I am currently using pymc4.
I have a model which is moderately complicated, and runs (in parallel) on different batches of data.
What I have seen - as expected - is that the NUTS sampler produces ‘good’ results (that is, if I generate synthetic data, then NUTS recovers the correct parameter distributions), and ADVI works less well in that respect.
For most of the datasets that are passed in, the NUTS sampler is fine, it is quite fast and produces sensible results. However, for about 1 case in 10 the NUTS sampler ‘hangs’ and does not start sampling at all.
I have tried different ways of initializing/configuring NUTS, and haven’t found anything that fixes this problem robustly yet.
My next thought is to set this up so that it samples with NUTS, and only if that fails, fall-back to an alternative implementation that uses ADVI. One way to do this is to have a time-out for the sampler, and kill the process if that is exceeded. I don’t like that solution, because I don’t necessarily know in advance the expected runtime for a new dataset, or the sampler might just be running slower than normal - and I could end up killing a number of samplers that are actually working.

EXTRACTED DATA ▸
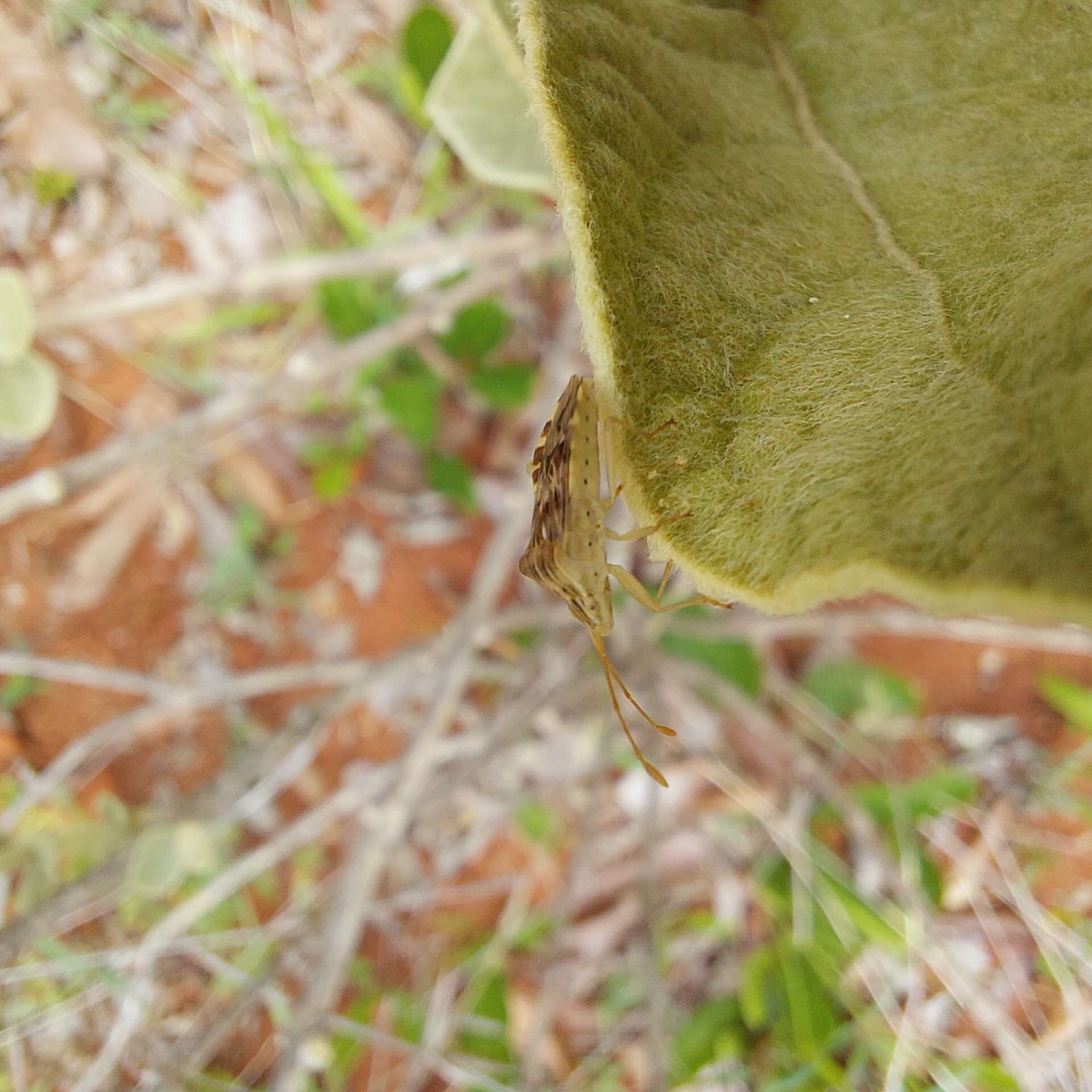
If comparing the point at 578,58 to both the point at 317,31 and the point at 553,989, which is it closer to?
the point at 553,989

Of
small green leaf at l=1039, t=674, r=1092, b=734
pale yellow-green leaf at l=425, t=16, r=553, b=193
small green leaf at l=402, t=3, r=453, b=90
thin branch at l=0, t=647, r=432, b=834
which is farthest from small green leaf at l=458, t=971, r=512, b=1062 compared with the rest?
small green leaf at l=402, t=3, r=453, b=90

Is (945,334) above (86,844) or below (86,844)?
above

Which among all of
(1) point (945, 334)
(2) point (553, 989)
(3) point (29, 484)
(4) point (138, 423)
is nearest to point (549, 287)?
(4) point (138, 423)

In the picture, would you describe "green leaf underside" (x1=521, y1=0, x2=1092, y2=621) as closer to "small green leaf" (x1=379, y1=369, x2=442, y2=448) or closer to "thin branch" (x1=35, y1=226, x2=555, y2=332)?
"thin branch" (x1=35, y1=226, x2=555, y2=332)

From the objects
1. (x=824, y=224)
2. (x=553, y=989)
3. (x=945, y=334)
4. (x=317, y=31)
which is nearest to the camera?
(x=945, y=334)

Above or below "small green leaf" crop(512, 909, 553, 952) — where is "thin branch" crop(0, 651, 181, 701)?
above

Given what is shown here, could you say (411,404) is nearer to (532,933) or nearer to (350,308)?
(350,308)
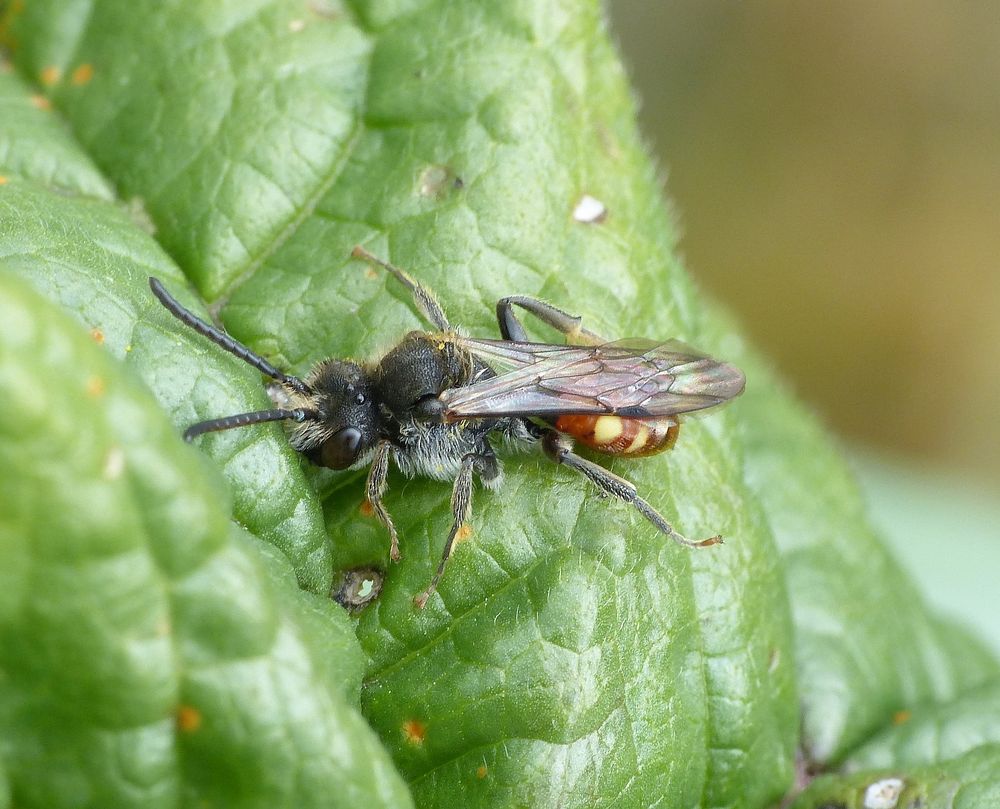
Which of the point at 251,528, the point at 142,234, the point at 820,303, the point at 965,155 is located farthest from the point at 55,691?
the point at 965,155

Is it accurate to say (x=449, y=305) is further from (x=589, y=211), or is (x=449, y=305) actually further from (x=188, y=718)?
(x=188, y=718)

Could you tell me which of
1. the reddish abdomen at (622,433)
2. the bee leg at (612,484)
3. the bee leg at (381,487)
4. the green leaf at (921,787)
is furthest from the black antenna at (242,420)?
the green leaf at (921,787)

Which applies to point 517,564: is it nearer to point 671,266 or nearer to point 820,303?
point 671,266

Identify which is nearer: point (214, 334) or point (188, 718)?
point (188, 718)

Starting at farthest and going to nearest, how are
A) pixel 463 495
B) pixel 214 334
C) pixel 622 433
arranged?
pixel 622 433, pixel 463 495, pixel 214 334

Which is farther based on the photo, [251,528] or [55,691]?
[251,528]

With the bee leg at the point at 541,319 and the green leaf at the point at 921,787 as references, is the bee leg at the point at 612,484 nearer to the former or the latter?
the bee leg at the point at 541,319

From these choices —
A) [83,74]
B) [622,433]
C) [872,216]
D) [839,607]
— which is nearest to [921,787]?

TASKS FOR THIS EXERCISE ▸
(a) Reproduce the part of the NUTS sampler post that starts at the words "For most of" and ends after the words "sampling at all.", with no changes.
(b) Keep writing the forum post about the NUTS sampler hanging in PyMC, picking up right after its last sentence.

RESULTS IN ORDER ▸
(a)
For most of the datasets that are passed in, the NUTS sampler is fine, it is quite fast and produces sensible results. However, for about 1 case in 10 the NUTS sampler ‘hangs’ and does not start sampling at all.

(b)
I think a better solution would be to kill the NUTS sampler (and run ADVI) if after some time (say 10 minutes) the NUTS sampler has not yet started (i.e. progress bar still at zero). However, to do this requires having some way of interrogating a sampler while it is running to find out it’s status - using a callback of some sort, or perhaps a monitor thread in the same process.
Is such a thing possible ?